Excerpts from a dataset
★ ★ ★ ★ ★ ★ ★

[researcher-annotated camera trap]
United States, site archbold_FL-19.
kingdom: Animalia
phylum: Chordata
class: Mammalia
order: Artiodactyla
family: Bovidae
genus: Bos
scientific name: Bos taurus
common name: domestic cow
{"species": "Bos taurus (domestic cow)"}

★ ★ ★ ★ ★ ★ ★

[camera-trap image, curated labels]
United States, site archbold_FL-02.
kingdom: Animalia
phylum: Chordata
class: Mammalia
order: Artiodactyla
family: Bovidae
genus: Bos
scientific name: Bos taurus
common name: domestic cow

★ ★ ★ ★ ★ ★ ★

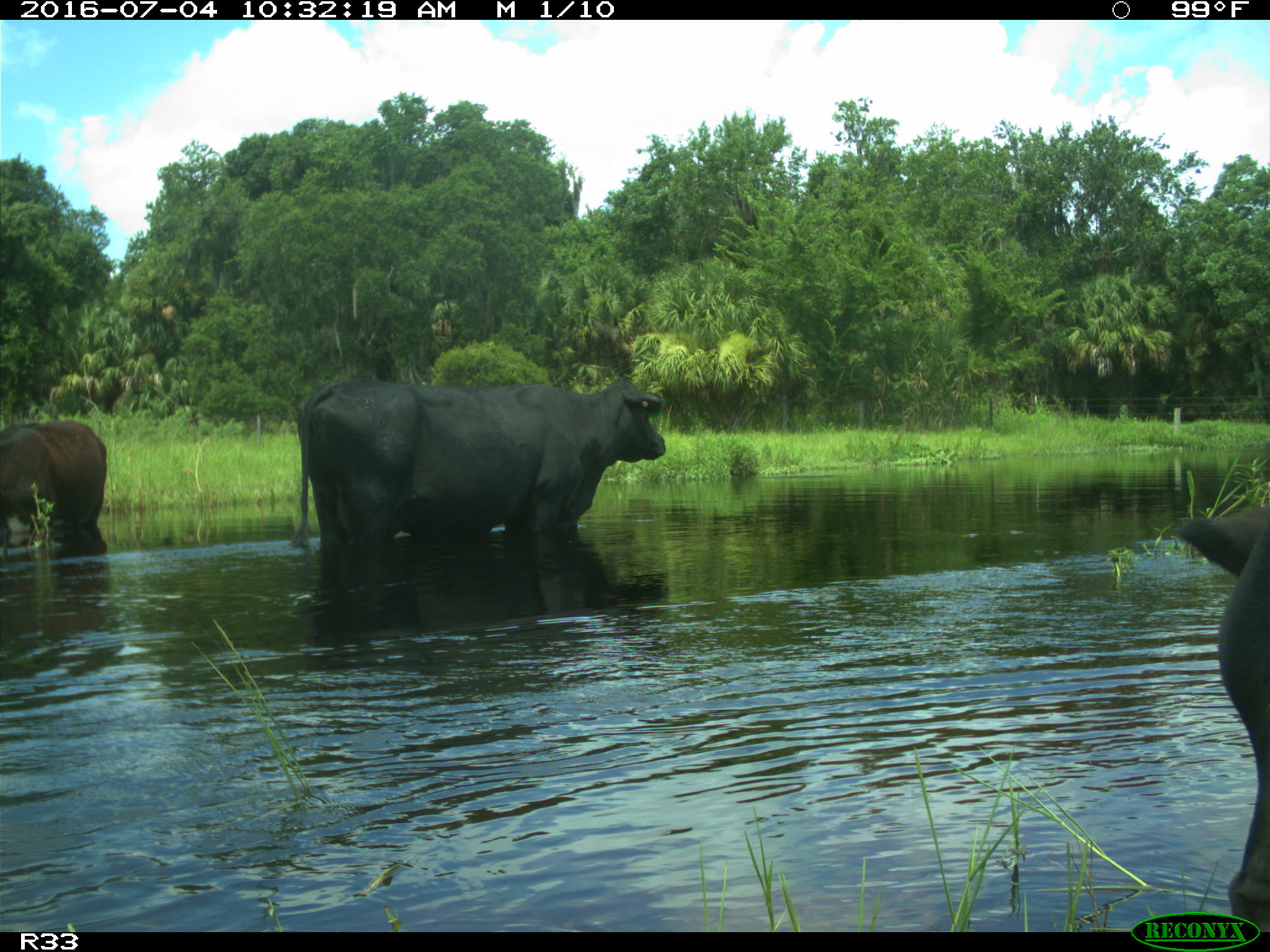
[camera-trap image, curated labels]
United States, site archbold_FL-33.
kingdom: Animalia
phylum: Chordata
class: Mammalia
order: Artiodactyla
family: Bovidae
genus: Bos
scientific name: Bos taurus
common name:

★ ★ ★ ★ ★ ★ ★

> [EXERCISE GOAL]:
Go through the records and work out how many lines contain the string "United". The answer should be that number alone.

> [YOUR SOLUTION]:
3